◆ Directions:
- a) Answer each question below from the essay on sexuality and antidepressants.
(i) Which two conditions does the writer say worsened a few months after they began exploring their body?
(ii) What type of medication does the writer name as the one they started taking?
(iii) According to the writer, what would they still have done even after hearing the full list of side-effects?
- b) From the essay on sexuality and antidepressants, reproduce the passage starting with "In some ways, I’m" and going on through "needed the medication.".

◆ Quoted passage:
==============================
In some ways, I’m not sure that I’m qualified to talk about this. Other people have tackled the subject in a much more informed way, with greater experience, but after a conversation recently I wanted to share my thoughts. To me, it’s nearly impossible to separate my sexuality from my mental illness. I began exploring my body – or I “discovered I had genitals” as my friend puts it – only a few months before my anxiety and depression reached their worse points.
When I started taking anti-depressants, I didn’t think about the effects it would have on my sex life. In fact, I had reached the point when I needed something, anything, to help me feel better. Even if I had been talked through the full list of side-effects, I’d almost certainly have still asked to be given the prescription. I needed the medication.
To be honest, I’m not absolutely sure how much of a difference it makes. I was still very much at the stages of exploring – learning to masturbate, working out what my body likes, etc. – when I started taking SSRIs. It means that today I can’t objectively say that it’s the medication that means I struggle to get as wet as I used to. It also means that I’m not sure if it’s affected my sex life in other ways. It is frustrating that no matter how excited the filthy side of my mind is about an idea, my body doesn’t respond or want to join in. It’s even worse when I’m with someone, and as much fun as we’re having I’m all too aware that my cunt isn’t getting went.
==============================
◆ Material provided:
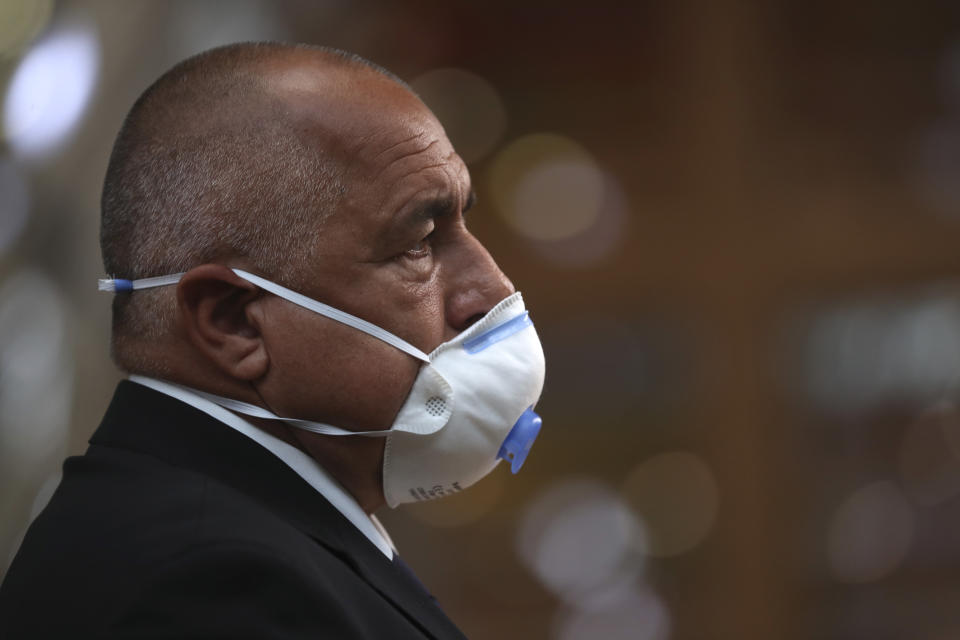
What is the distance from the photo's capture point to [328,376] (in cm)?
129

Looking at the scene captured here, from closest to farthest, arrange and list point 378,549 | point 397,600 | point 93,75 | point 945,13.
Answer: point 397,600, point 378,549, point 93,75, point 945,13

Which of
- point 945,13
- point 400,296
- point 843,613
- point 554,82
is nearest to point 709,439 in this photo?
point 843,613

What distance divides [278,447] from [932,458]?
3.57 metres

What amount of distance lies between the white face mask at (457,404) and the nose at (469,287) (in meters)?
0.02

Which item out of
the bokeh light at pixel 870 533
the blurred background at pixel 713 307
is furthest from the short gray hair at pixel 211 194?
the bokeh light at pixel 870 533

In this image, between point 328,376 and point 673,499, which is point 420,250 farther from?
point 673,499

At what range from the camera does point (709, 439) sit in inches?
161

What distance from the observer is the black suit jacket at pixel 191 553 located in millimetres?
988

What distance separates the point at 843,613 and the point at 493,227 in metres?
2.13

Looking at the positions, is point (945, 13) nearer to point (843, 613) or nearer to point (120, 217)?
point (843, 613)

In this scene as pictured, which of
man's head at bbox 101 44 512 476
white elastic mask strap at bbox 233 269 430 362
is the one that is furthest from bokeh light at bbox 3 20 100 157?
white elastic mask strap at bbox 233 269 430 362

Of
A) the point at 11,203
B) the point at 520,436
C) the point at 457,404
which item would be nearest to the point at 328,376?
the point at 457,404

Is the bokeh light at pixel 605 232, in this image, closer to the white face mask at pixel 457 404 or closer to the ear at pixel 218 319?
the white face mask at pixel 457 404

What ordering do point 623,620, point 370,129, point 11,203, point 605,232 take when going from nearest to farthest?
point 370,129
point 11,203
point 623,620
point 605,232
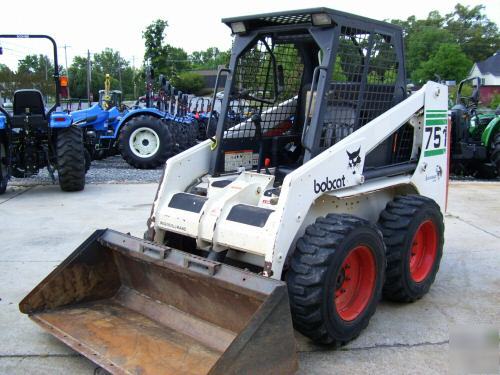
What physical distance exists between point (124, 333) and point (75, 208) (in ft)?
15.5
==============================
◆ Answer set:
- a)
(i) Anxiety and depression.
(ii) SSRIs (anti-depressants).
(iii) They would almost certainly still have asked to be given the prescription.

- b)
In some ways, I’m not sure that I’m qualified to talk about this. Other people have tackled the subject in a much more informed way, with greater experience, but after a conversation recently I wanted to share my thoughts. To me, it’s nearly impossible to separate my sexuality from my mental illness. I began exploring my body – or I “discovered I had genitals” as my friend puts it – only a few months before my anxiety and depression reached their worse points.
When I started taking anti-depressants, I didn’t think about the effects it would have on my sex life. In fact, I had reached the point when I needed something, anything, to help me feel better. Even if I had been talked through the full list of side-effects, I’d almost certainly have still asked to be given the prescription. I needed the medication.